* **REQUIREMENT**: Convert the lines from the one containing "Out of the choices" through the end of the records into a Markdown table with the columns Row and Line, numbering each row, skipping blank lines, and omitting the pictures.

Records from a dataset
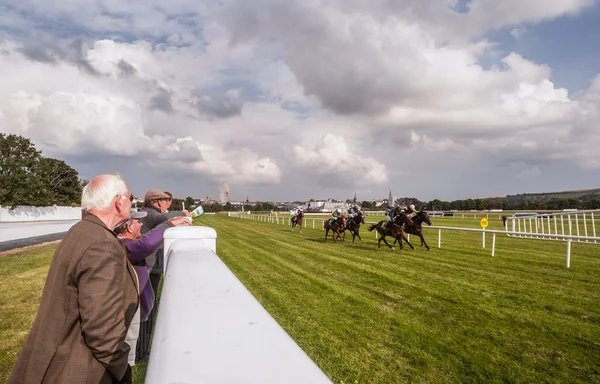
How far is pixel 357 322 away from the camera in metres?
5.27

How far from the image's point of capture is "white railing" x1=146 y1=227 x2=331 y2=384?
72 cm

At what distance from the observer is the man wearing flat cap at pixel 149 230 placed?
3.47 meters

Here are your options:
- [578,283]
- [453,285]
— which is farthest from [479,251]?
[453,285]

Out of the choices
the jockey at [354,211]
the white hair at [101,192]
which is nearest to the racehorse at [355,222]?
the jockey at [354,211]

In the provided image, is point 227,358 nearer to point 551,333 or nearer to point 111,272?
point 111,272

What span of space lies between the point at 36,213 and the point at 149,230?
4272 centimetres

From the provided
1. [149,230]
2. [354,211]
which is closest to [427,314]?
[149,230]

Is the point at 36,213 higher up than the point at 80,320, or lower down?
lower down

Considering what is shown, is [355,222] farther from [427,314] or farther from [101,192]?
[101,192]

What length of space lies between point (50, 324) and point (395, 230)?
13146 mm

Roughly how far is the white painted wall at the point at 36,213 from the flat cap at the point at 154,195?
39436mm

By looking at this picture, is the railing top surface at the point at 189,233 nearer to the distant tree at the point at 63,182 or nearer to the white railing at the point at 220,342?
the white railing at the point at 220,342

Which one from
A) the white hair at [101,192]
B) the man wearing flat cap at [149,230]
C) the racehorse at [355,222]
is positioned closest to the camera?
the white hair at [101,192]

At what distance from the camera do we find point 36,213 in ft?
121
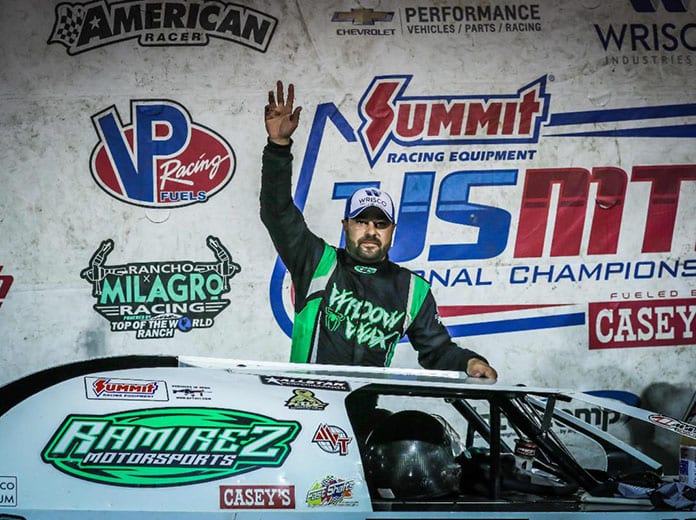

* **FINAL RESULT**:
| Row | Line |
|---|---|
| 1 | Out of the choices |
| 2 | the jockey at [354,211] |
| 3 | the white hair at [101,192] |
| 4 | which is nearest to the racehorse at [355,222]? |
| 5 | the jockey at [354,211] |
| 6 | In the provided image, is point 227,358 nearer to point 551,333 or nearer to point 111,272? |
| 7 | point 111,272 |
| 8 | What span of space lies between the point at 36,213 and the point at 149,230? |
| 9 | 4272 centimetres |
| 10 | From the provided |
| 11 | 1. [149,230] |
| 12 | 2. [354,211] |
| 13 | which is closest to [427,314]? |
| 14 | [149,230] |
| 15 | Is the point at 36,213 higher up than the point at 80,320, or lower down? |
| 16 | lower down |
| 17 | Considering what is shown, is [355,222] farther from [427,314] or farther from [101,192]? |
| 18 | [101,192] |
| 19 | What length of space lies between point (50, 324) and point (395, 230)? |
| 20 | 13146 mm |
| 21 | Roughly how far is the white painted wall at the point at 36,213 from the flat cap at the point at 154,195? |
| 22 | 39436mm |
| 23 | By looking at this picture, is the railing top surface at the point at 189,233 nearer to the distant tree at the point at 63,182 or nearer to the white railing at the point at 220,342? |
| 24 | the white railing at the point at 220,342 |
| 25 | Which one from |
| 26 | A) the white hair at [101,192] |
| 27 | B) the man wearing flat cap at [149,230] |
| 28 | C) the racehorse at [355,222] |
| 29 | is positioned closest to the camera? |
| 30 | the white hair at [101,192] |
| 31 | At what distance from the camera do we find point 36,213 in ft? |
| 32 | 121 |